## Material to process

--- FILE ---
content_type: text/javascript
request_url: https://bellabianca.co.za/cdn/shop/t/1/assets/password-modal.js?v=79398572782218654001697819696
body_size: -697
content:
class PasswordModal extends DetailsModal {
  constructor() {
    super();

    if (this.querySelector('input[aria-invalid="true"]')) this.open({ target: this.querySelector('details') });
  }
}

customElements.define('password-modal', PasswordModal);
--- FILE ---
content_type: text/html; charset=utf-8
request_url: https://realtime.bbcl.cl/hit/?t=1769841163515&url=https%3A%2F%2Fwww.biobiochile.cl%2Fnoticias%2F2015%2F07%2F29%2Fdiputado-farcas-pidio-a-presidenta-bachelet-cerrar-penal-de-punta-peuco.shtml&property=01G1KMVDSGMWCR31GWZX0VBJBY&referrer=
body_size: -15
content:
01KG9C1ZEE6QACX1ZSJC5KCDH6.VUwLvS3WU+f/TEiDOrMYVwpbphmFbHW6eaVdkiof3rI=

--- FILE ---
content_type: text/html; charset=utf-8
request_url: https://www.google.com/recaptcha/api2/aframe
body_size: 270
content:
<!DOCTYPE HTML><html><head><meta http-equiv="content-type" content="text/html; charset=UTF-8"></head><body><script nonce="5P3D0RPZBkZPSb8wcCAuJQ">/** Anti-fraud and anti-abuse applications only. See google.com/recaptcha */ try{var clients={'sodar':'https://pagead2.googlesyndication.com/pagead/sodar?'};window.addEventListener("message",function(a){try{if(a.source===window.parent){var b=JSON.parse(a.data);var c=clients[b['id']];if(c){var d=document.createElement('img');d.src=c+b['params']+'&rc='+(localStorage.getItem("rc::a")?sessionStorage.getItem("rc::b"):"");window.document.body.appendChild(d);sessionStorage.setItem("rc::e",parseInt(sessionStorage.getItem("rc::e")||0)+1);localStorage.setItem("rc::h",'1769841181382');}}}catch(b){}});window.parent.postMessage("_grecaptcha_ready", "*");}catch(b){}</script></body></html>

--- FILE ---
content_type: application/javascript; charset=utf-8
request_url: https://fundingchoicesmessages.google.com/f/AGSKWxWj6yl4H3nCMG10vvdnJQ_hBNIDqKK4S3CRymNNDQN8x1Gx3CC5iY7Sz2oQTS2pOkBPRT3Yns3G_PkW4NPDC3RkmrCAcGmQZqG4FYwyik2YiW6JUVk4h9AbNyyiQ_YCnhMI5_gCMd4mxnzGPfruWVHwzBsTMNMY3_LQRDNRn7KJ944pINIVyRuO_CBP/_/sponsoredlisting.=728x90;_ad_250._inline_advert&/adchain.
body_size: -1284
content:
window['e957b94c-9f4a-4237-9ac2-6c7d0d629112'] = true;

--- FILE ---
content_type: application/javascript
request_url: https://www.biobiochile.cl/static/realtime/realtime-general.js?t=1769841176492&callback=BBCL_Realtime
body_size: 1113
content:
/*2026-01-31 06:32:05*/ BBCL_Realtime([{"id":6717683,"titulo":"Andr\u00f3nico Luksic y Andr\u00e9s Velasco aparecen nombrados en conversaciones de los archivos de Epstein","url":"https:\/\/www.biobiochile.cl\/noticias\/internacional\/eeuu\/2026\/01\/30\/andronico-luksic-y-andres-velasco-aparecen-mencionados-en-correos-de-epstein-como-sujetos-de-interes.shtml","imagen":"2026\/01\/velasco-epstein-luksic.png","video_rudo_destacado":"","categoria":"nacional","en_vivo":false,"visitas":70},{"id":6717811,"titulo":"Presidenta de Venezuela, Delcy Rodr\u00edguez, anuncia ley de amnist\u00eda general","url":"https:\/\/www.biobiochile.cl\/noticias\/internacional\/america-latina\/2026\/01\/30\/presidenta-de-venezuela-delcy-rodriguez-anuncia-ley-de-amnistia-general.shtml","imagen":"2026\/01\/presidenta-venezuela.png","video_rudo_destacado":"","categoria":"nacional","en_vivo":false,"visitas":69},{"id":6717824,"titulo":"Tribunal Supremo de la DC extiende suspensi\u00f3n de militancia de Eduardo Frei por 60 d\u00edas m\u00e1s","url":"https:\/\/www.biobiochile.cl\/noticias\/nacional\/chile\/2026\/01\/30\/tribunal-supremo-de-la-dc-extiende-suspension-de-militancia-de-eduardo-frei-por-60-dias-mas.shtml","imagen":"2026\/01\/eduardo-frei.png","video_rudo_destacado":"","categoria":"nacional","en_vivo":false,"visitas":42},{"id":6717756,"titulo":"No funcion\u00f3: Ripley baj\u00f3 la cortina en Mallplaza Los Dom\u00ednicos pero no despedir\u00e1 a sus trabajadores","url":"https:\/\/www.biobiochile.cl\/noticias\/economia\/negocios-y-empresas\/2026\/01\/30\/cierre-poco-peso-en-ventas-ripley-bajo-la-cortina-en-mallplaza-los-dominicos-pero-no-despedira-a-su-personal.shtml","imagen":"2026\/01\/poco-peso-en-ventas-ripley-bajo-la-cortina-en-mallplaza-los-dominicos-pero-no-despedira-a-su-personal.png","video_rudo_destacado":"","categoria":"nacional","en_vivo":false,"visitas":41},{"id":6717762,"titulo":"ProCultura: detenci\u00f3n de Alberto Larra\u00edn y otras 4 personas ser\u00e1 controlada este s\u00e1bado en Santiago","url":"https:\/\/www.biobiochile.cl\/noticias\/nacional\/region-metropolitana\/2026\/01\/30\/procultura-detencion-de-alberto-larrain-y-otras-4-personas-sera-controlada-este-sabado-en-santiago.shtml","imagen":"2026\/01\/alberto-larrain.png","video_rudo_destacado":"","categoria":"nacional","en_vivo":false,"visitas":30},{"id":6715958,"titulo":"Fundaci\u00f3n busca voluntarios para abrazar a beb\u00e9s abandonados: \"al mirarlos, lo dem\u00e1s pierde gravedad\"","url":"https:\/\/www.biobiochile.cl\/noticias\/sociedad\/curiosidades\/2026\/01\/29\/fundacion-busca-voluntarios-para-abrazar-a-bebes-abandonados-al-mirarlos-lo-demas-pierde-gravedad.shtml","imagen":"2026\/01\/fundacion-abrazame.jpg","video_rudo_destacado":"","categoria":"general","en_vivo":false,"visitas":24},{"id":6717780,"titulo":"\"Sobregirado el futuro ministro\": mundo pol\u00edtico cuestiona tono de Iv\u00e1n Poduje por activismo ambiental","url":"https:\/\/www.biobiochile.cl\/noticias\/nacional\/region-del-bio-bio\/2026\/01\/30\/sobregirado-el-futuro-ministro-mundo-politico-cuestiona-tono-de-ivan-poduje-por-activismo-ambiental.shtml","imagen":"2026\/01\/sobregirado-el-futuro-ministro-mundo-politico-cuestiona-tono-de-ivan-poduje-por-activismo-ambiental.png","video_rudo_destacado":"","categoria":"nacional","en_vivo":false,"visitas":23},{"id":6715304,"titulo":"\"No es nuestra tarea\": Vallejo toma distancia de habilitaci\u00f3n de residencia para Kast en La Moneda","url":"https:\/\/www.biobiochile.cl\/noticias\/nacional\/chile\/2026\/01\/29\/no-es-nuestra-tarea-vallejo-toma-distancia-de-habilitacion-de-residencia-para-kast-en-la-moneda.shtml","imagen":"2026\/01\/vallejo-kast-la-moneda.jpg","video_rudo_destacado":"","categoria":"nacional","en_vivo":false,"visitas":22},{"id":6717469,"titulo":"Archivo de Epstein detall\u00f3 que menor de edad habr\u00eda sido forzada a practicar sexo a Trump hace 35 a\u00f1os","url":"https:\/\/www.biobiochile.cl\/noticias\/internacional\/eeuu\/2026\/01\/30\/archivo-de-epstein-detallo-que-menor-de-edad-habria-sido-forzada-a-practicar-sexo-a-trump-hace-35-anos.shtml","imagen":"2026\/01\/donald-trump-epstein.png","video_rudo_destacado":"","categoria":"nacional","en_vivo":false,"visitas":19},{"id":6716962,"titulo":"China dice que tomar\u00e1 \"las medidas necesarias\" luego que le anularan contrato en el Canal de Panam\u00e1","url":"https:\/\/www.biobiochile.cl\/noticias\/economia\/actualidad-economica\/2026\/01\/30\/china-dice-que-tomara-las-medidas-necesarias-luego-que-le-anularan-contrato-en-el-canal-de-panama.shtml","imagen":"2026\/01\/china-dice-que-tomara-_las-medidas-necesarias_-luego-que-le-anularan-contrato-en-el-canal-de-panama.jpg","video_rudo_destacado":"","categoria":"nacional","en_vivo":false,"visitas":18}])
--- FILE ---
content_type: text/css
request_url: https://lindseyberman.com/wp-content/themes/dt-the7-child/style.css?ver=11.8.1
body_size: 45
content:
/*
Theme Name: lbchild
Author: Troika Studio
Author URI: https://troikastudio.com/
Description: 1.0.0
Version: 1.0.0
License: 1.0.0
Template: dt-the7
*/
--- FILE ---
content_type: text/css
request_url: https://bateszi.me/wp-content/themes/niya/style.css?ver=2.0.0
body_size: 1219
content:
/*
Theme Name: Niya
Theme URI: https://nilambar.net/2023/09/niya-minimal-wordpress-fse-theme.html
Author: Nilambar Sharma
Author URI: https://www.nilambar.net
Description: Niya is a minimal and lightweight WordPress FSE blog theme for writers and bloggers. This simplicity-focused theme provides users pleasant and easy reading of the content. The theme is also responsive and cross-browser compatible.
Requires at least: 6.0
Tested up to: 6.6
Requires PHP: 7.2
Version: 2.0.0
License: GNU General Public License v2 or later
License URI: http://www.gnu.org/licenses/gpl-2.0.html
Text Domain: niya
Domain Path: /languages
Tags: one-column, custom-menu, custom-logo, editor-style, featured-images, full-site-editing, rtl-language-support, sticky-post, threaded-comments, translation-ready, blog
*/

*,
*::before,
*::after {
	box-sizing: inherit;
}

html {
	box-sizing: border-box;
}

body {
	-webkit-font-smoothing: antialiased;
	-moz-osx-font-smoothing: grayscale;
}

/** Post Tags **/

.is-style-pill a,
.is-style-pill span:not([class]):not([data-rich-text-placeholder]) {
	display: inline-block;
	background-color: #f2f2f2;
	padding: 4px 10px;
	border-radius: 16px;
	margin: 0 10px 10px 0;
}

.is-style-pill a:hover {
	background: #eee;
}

## Task details
Return each line of the preceding material in which "background" can be found.

## Task solution
	background-color: #f2f2f2;
	background: #eee;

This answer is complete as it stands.